#### Source data:
• • •
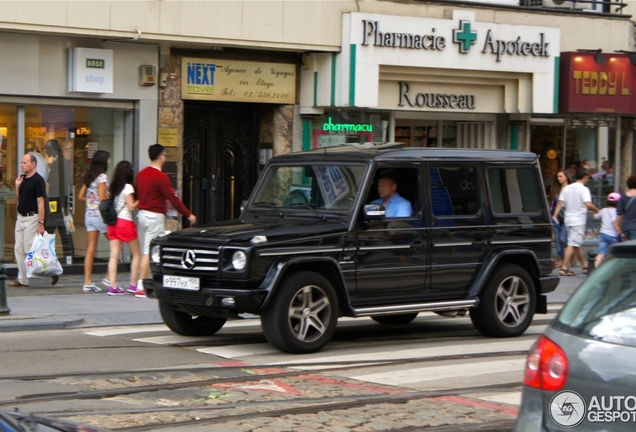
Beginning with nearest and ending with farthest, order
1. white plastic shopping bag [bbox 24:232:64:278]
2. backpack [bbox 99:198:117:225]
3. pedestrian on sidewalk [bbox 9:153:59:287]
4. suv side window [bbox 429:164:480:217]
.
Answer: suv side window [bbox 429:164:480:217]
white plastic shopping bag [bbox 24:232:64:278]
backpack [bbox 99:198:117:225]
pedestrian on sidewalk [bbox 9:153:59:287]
• • •
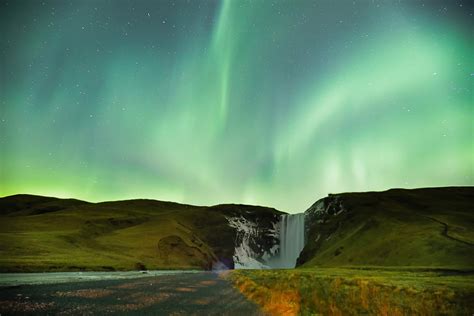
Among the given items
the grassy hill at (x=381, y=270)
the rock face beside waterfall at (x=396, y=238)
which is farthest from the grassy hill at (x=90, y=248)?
• • •
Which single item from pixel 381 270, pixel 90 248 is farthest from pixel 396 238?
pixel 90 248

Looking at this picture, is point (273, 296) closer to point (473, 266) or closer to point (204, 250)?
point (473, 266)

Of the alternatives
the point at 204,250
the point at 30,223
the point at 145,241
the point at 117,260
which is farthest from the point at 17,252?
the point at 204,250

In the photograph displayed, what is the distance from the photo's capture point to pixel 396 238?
• • •
#### The request:
Render the data as a JSON list of strings, one string per line, starting with the line that contains "Among the given items" and going on through the line that contains "which is farthest from the grassy". Leave out any blank lines.

#### Solution to this exercise:
[
  "Among the given items",
  "the grassy hill at (x=381, y=270)",
  "the rock face beside waterfall at (x=396, y=238)",
  "which is farthest from the grassy hill at (x=90, y=248)?"
]